**Requirement:** Only the run of lines from the one containing "At what distance does" through the last line should be returned, exactly as written.

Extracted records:
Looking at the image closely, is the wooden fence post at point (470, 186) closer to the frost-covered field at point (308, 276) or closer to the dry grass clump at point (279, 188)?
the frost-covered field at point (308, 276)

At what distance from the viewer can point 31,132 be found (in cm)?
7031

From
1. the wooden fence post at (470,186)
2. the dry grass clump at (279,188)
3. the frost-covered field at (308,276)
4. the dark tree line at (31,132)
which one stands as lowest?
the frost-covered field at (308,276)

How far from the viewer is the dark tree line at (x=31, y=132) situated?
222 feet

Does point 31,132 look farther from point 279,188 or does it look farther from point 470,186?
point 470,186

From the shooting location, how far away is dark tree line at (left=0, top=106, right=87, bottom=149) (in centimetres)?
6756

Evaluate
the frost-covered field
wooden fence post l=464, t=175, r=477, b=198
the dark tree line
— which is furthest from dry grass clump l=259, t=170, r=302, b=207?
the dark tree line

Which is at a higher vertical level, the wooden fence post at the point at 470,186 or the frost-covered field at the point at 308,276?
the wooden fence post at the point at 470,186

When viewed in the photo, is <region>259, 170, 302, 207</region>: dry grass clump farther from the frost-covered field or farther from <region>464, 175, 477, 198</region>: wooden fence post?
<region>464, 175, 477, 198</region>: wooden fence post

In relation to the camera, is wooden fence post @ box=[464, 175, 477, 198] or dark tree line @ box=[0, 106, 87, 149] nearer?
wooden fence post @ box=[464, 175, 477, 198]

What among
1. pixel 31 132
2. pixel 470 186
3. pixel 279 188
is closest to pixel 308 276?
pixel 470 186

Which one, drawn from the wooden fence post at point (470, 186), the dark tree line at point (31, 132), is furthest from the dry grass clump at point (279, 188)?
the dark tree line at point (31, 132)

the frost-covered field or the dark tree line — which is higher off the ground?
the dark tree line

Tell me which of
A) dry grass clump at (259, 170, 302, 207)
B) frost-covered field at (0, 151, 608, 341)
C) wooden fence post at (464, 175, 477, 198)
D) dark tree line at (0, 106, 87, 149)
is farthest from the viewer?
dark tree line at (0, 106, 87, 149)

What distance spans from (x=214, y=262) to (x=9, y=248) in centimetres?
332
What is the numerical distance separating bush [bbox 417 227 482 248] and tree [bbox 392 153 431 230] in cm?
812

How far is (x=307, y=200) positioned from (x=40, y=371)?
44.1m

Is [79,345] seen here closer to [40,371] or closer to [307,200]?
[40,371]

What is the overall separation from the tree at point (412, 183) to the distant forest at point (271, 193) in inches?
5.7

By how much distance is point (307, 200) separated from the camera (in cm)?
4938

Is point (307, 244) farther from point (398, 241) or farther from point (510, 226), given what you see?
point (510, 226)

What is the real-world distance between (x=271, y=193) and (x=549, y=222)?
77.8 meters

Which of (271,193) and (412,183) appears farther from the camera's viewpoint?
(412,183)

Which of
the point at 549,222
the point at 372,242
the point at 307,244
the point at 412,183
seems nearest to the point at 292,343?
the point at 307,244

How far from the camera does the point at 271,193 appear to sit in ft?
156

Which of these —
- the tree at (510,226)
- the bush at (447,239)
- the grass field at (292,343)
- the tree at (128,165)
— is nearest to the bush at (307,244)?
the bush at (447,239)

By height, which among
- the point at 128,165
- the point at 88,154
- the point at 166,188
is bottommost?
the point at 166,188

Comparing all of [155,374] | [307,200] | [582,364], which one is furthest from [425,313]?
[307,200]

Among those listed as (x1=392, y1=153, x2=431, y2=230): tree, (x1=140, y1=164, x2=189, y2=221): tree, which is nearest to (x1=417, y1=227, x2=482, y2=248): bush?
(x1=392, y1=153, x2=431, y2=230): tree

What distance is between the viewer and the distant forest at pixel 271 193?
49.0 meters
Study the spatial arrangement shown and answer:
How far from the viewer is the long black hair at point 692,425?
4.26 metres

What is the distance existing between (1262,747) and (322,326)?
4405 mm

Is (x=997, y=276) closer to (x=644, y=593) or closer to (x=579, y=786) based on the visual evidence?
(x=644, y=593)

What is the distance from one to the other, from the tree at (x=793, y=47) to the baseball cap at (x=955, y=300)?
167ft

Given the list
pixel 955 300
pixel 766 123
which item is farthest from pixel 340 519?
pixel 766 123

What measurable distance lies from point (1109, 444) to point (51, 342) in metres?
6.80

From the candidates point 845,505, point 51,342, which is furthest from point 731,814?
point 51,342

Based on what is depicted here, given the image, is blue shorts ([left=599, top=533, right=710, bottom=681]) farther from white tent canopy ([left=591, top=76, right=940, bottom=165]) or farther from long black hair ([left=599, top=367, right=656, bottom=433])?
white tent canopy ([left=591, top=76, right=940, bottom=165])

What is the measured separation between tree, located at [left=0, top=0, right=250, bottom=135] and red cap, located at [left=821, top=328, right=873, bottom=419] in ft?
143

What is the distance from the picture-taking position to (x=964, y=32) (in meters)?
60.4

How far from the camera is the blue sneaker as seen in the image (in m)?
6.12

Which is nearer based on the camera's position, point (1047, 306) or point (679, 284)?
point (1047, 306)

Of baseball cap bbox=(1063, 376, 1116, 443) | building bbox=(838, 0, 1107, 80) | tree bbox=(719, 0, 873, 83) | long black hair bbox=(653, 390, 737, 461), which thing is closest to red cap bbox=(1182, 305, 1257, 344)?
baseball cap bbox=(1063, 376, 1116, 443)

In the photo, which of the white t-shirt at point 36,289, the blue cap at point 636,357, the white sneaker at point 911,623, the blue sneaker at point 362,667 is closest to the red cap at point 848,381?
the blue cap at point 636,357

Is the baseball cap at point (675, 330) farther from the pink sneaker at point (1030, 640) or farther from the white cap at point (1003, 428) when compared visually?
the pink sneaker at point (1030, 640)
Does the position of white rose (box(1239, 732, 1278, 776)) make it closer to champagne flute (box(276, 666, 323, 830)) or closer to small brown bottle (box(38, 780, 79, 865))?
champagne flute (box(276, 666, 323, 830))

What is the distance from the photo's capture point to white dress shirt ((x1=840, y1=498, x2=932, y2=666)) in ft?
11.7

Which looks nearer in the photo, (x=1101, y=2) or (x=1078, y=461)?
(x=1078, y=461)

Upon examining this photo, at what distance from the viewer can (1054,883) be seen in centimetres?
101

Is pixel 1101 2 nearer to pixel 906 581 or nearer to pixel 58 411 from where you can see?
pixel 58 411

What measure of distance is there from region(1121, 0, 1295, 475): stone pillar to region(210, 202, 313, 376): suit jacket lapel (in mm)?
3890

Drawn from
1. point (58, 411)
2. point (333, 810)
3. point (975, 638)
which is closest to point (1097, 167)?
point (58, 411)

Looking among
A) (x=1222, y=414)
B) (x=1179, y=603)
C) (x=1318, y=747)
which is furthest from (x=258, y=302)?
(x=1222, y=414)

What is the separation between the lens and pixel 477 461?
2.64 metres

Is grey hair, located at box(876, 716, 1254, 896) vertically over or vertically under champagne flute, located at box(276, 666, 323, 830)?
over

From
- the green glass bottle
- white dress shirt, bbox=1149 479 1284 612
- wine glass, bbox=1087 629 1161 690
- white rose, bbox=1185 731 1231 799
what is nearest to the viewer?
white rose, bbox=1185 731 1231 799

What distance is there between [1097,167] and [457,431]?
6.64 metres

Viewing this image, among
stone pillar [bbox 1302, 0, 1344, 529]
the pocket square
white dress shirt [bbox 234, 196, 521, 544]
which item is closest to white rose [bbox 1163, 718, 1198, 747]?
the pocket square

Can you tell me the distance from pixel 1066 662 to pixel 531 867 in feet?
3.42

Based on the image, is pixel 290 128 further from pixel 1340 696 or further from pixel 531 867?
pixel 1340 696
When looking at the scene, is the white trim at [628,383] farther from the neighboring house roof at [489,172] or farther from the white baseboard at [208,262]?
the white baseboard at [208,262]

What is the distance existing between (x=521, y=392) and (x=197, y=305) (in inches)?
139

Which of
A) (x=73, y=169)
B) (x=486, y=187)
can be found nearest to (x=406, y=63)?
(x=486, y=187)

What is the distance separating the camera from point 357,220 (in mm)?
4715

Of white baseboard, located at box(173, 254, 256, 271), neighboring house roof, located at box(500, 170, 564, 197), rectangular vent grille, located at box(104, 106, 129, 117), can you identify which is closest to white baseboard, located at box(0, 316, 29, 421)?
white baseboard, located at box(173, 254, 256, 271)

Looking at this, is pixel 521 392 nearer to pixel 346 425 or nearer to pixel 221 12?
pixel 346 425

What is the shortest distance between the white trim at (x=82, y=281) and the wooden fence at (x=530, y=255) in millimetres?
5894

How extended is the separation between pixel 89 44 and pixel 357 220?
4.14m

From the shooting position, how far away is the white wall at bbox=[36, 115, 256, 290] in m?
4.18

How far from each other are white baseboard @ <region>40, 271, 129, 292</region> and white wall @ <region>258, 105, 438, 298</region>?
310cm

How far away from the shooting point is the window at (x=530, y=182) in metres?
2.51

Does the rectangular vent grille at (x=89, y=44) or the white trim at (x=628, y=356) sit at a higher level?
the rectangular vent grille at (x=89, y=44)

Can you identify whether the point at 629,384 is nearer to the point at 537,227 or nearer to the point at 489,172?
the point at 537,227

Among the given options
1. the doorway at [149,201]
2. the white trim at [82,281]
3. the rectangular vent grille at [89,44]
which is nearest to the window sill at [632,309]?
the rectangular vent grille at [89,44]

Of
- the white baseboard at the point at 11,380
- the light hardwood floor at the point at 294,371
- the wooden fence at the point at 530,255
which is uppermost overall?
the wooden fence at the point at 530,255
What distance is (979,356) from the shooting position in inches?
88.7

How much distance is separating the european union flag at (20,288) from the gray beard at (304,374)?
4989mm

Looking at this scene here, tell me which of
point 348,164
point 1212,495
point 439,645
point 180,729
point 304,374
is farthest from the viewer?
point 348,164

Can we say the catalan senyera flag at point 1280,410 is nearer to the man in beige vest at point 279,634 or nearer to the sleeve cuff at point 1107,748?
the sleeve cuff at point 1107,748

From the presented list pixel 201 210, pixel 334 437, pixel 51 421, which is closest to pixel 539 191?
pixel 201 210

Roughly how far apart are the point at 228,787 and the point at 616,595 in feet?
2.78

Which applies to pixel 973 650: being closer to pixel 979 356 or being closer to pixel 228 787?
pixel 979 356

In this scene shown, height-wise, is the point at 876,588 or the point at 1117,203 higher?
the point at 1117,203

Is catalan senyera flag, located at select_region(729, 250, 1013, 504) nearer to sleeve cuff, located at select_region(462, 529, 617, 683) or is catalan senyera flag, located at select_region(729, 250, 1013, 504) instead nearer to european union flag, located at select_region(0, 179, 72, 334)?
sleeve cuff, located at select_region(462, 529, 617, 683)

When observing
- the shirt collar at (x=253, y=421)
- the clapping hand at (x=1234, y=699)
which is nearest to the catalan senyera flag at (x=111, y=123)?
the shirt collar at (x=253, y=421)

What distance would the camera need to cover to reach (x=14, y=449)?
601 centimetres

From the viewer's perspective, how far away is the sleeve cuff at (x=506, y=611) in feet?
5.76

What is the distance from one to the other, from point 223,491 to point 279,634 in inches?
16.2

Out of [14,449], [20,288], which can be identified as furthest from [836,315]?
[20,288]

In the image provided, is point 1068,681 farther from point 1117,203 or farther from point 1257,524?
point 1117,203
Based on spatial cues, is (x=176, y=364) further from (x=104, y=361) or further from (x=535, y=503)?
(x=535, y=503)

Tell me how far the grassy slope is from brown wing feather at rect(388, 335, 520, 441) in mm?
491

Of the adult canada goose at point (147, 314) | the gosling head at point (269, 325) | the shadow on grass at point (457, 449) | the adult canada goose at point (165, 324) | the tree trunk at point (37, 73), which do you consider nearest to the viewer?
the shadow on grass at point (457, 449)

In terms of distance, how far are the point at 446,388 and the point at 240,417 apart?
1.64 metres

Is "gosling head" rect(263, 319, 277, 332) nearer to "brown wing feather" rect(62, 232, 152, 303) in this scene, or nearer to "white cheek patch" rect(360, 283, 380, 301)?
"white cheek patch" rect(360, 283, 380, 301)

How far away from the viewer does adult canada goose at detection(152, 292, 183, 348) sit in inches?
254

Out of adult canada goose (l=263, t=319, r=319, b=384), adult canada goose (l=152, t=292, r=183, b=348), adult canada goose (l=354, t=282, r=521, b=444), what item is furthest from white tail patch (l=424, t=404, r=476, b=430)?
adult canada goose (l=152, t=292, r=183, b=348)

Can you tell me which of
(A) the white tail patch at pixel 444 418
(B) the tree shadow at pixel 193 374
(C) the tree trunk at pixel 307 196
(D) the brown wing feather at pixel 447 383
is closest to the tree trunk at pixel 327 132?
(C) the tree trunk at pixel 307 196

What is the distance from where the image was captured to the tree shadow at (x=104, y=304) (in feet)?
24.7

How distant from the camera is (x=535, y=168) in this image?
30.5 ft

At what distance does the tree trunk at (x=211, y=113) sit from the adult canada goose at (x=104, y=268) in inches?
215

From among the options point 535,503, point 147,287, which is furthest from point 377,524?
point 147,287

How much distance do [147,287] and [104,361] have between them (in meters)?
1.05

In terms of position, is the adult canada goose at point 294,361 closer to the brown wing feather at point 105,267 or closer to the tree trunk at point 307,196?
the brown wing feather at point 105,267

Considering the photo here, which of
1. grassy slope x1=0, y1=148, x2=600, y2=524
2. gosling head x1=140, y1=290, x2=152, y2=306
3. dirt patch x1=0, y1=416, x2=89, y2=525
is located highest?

**Complete response:**
At what distance does the tree trunk at (x=211, y=113) sit from the adult canada goose at (x=104, y=268) in inches?
215

From among the options point 535,503, point 147,287, which is furthest from point 377,524?
point 147,287

How much distance do [147,287] and [104,361] have between them (in meters)?
1.05

In terms of position, is the adult canada goose at point 294,361 closer to the brown wing feather at point 105,267 or closer to the tree trunk at point 307,196?
the brown wing feather at point 105,267

Considering the photo here, which of
1. grassy slope x1=0, y1=148, x2=600, y2=524
2. gosling head x1=140, y1=290, x2=152, y2=306
3. dirt patch x1=0, y1=416, x2=89, y2=525
is located highest?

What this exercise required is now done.